Sherry-Lehmann’s spokesperson, Eric Andrus, has not yet responded to Wine Spectator’s request for more information about the whereabouts of the widow’s La Tâche.

Undelivered wines

Another Pearl River parcel among those that were allegedly removed was purchased in May 2018 by a Manhattan businessman who says, “I buy, I collect, I share.” He had bought six bottles each of a trio of 2016 Domaine Marquis d’Angerville premier cru Volnays: Clos des Ducs, Champans and Fremiets. He’s had no luck getting his wines. “I’ve asked for them many times. They were continually promised,” he says.

Andrus also did not respond to a query for Sherry-Lehmann about what happened to this customer’s Volnays. But a clue may be in a memo from Kris Green to Shyda Gilmer dated March 14: It lists six bottles each of the same three premier cru Volnays that had belonged to the collector. The subject line of the memo: “this is what is expected delivered pre any wire.” A person familiar with the memo explained that the wary purchaser, who was not named, expected delivery before wiring payment for the wine.

After reviewing a copy of Green’s memo, along with a copy of his own order, which had reportedly been attached to the wines, the collector told Wine Spectator, “I got taken for a ride by these clowns. It’s embarrassing to be defrauded.”

Another customer, who paid over $24,000 for five cases of 2015 Bordeaux as “futures” in 2016, was told that, upon arrival in 2018, his wines would go directly into "pack and hold." That was the last he heard about his wine. “I’ll feel like an idiot if people say to me, ‘What do you mean you didn’t take delivery of $24,000 worth of wine?’” he admits. “But wine time moves slowly, especially Bordeaux. I knew my wine had many years to go before it was ready to drink.”

Scrawled on a copy of this customer’s invoice, originally dated Sept. 3, 2016, is the notation “Sherry Pallet #23”—a location in Wine Caves. A source tells Wine Spectator that some or all of the customer’s wine was removed from pallet 23 in March. “They’ve never charged me for storage or contacted me,” the customer says. “In retrospect, that should have been a red flag.” He adds, “What we’re looking at here are wines I bought with my first bonus after graduating from business school.”

In every example above, all of these missing wines were removed from the warehouse, at a time when Sherry-Lehmann was awaiting renewal of its retail license, according to the delivery man who was dispatched to Pearl River.

According to former warehouse manager Peter Ambrosino, the delivery man told him that he had removed the wines at the direction of Gilmer. “I warned this guy, who used to work for me, that what he was doing was wrong and illegal,” said Ambrosino. “His answer was: ‘I have to do what the boss tells me to do.’”

What does the future hold?

Sherry-Lehmann says it plans to reopen after sidewalk repairs in front of the building are completed in the coming weeks. “Upon reopening, Sherry-Lehmann, the largest single wine retailer in North America offering the finest wines the world has to offer, will be fully stocked and have an upgraded HVAC system,” Andrus told Wine Spectator.

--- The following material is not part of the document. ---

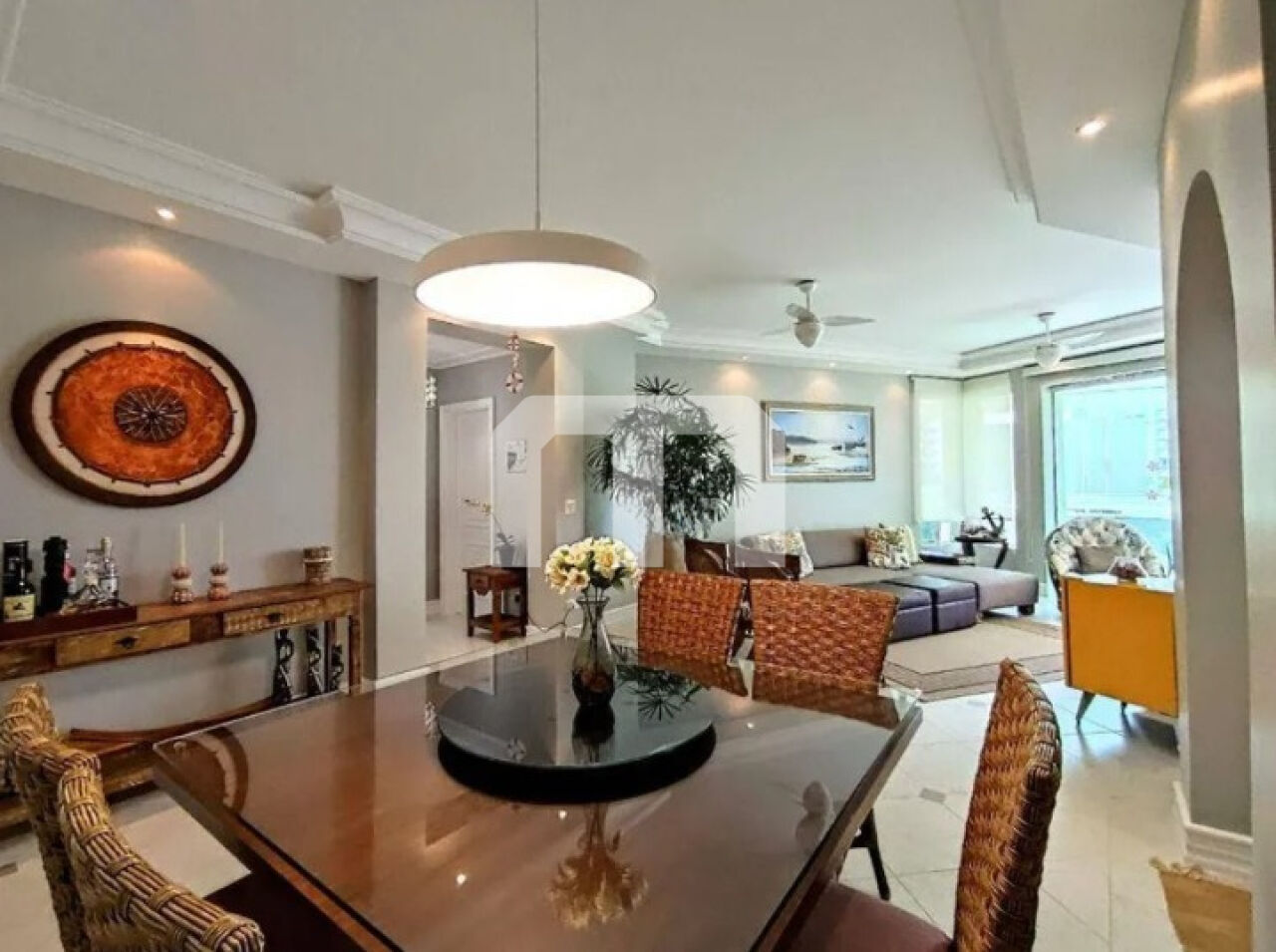 Apartamento para Venda - Enseada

Multiple requests to interview Gilmer and Green about these future plans have not been granted.

Reopening will be a tall order for a business with deep troubles. Besides its rent arrearages, Sherry-Lehmann is currently No. 13 on the New York state tax department’s list of top 250 business tax delinquents. CEO Shyda Gilmer, “as an individual and a responsible person of Sherry-Lehmann,” is No. 41 on the state’s list of top 250 individual tax delinquents. And lots of customers owed wines or refunds will need to be dealt with.

At their peak, Sherry-Lehmann and Wine Caves had more than 70 permanent employees. Temporary hires doubled that number during holiday seasons. In the last year, as paychecks failed to arrive on time or at all, those numbers dwindled sharply. By the last Friday in April, only a handful of employees remained. None had been paid for the previous two work weeks.

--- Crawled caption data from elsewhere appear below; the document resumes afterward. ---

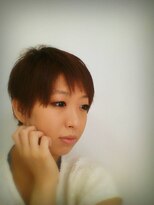 アルコバレーノ(Arcobaleno)&nbsp;ベリーショート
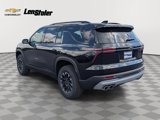 New 2026 Chevrolet Traverse Z71 w/ Driver Confidence Package image 2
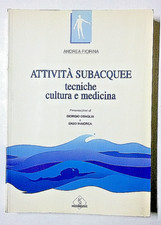 ATTIVITA' SUBACQUEE TECNICHE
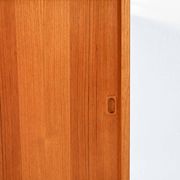 “String” bookcase by Nisse Strinning, 1950s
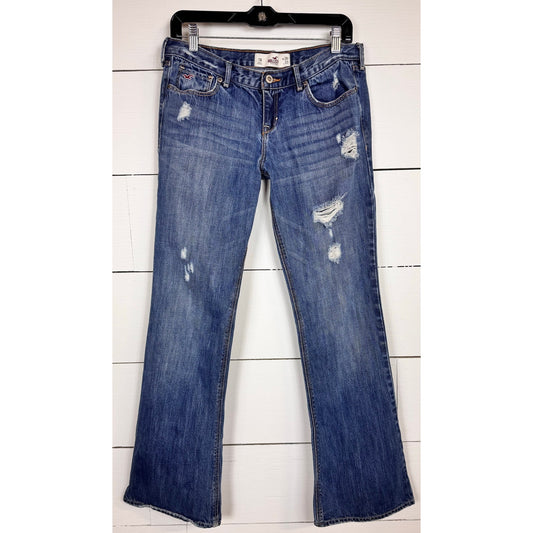 Hollister Bootcut Jeans Women's Size 7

“We said, 'The hell with it, let’s just go,'” said Lisa Carley, who had stuck with the job hoping that she could persuade Gilmer to get people paid. “And we all walked out.”

On the following Monday, Carley got a text from Gilmer, “telling me to have some wine sent over to him at Nobu Fifty Seven. But there was nobody to do that. It didn’t occur to him that if you don’t pay people, they don’t show up.”